December 25, 2001 11:00 pm

Many of our political leaders are having a hard time stomaching the idea that foreign nationals should be subject to questioning by the FBI if they are suspected of being involved with terrorism. Instead they are hiding behind weak legal opinions on the part of attorneys who are out of step with the majority of their peers.

The case in point is what has occurred in Portland. Mayor Vera Katz has used the opinion of the city attorney to refuse to allow Portland police officers to conduct interviews with foreign nationals as requested by the FBI.

Others have expressed concern that America may be giving up some of its constitutional rights. American Civil Liberties Union attorneys are also questioning the idea that the federal government should have the right to hold or detain or question foreign nationals.

Many are concerned about the proposed military tribunals that may be established by presidential order to try individuals who are indicted for acts of terrorism. These people again are concerned that we might be giving up some of our rights.

We would agree with them if for only one thing: those who are being questioned, detained or arrested are foreign nationals. They are individuals who are in America as guests. Our government has a right to terminate those visitation rights at any time. In the case of the safety of American citizens, there is nothing wrong with questioning and ejecting a foreign national.

When we visit another nation, we should expect the same kind of potential treatment. In many situations, Americans who are visiting a country can be asked to turn over their passport while there.

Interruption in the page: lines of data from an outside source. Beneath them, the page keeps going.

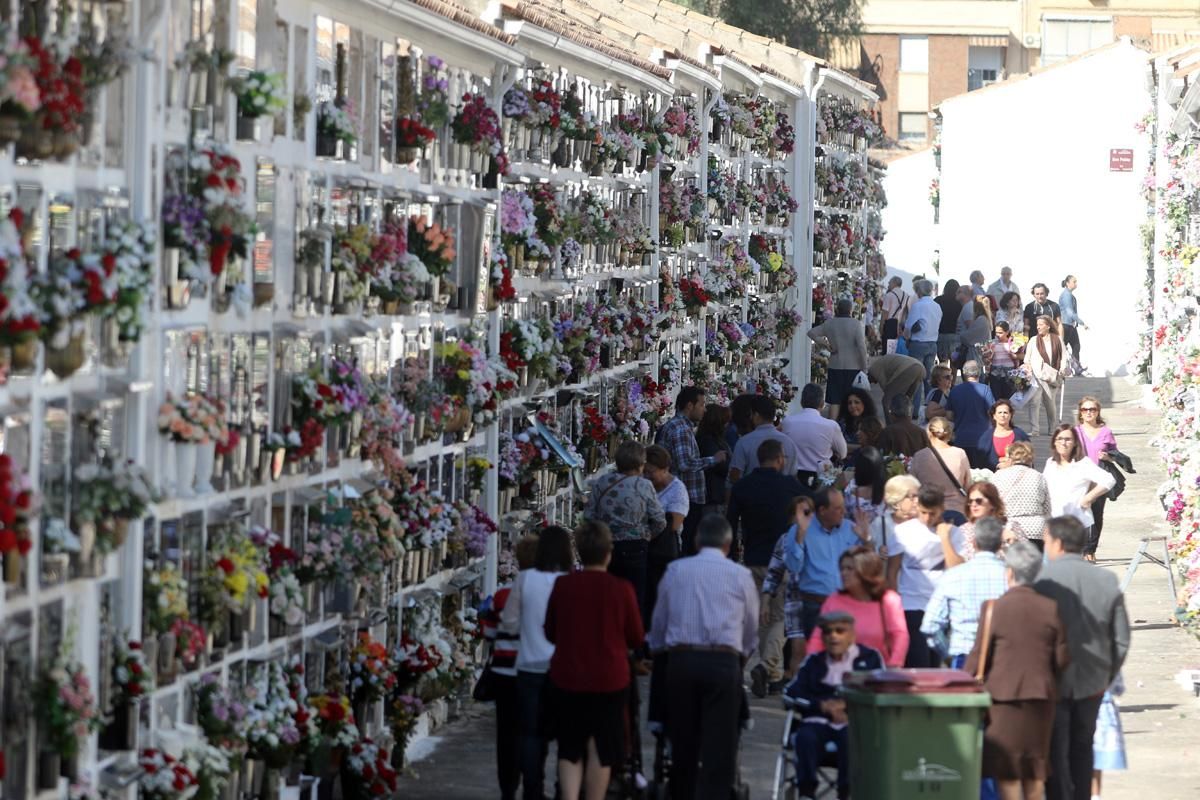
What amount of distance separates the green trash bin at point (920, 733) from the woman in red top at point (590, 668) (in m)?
1.23

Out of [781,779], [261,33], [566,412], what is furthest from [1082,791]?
[566,412]

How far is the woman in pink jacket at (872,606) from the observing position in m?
13.0

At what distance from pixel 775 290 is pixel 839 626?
62.4 ft

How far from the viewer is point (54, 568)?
30.4 feet

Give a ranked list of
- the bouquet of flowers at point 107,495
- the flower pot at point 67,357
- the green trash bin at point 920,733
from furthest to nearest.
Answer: the green trash bin at point 920,733, the bouquet of flowers at point 107,495, the flower pot at point 67,357

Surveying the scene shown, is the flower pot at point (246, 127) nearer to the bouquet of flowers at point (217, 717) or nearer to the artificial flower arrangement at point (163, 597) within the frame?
the artificial flower arrangement at point (163, 597)

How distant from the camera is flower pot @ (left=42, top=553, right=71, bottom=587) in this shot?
9.20 metres

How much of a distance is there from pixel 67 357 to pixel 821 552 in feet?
24.2

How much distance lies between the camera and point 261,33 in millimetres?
12102

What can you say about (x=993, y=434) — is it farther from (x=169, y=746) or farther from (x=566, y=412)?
(x=169, y=746)

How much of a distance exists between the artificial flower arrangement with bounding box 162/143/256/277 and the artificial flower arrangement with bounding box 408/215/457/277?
12.7ft

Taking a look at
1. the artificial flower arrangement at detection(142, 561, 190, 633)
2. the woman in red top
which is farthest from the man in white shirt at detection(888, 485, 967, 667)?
the artificial flower arrangement at detection(142, 561, 190, 633)

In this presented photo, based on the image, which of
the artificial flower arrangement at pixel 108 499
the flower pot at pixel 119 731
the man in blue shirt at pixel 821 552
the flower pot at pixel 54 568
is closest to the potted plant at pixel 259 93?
the artificial flower arrangement at pixel 108 499

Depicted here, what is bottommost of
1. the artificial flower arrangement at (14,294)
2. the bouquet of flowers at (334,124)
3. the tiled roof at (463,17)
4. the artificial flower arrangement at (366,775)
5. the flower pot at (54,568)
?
the artificial flower arrangement at (366,775)
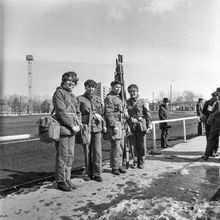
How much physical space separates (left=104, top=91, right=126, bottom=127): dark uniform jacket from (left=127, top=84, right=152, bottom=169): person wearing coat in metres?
0.47

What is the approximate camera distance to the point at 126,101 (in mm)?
5668

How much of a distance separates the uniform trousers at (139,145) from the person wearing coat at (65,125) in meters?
1.78

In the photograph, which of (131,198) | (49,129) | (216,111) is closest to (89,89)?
(49,129)

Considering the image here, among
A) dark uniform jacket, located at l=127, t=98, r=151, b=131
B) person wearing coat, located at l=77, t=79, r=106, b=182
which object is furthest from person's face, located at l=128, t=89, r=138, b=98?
person wearing coat, located at l=77, t=79, r=106, b=182

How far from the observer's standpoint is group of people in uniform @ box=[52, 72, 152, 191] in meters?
3.95

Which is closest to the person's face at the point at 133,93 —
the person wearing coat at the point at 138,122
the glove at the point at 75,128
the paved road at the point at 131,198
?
the person wearing coat at the point at 138,122

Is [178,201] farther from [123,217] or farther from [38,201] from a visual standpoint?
[38,201]

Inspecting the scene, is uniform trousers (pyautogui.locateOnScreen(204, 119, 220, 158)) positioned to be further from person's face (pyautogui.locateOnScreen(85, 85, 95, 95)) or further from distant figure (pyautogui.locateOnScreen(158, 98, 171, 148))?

If a situation arose in some other nation similar to what happened on Sept. 11 and the act of terrorism was carried out by a group of Americans, then we should expect that countrys government might wish to question Americans who are visiting as guests. The Americans can either cooperate or be willing to leave the country upon request.

We are not aware of any guarantee for foreign nationals when visiting America. And yet, we go to great lengths to help the vast majority of our visitors feel at home. Why? Because we are a country of immigrants. Wave after wave of foreigners have landed on our shore and made the effort to become American citizens.

After a couple of generations, those who were once immigrants are now citizens who become concerned about security and safety.

As long as we make sure that we are not compromising the freedoms of each American citizen, we should work to keep our country as safe and secure as possible.

We should be polite and work to make foreign nationals feel welcome in America. But we should feel no obligation to offer them all the same rights as American citizens.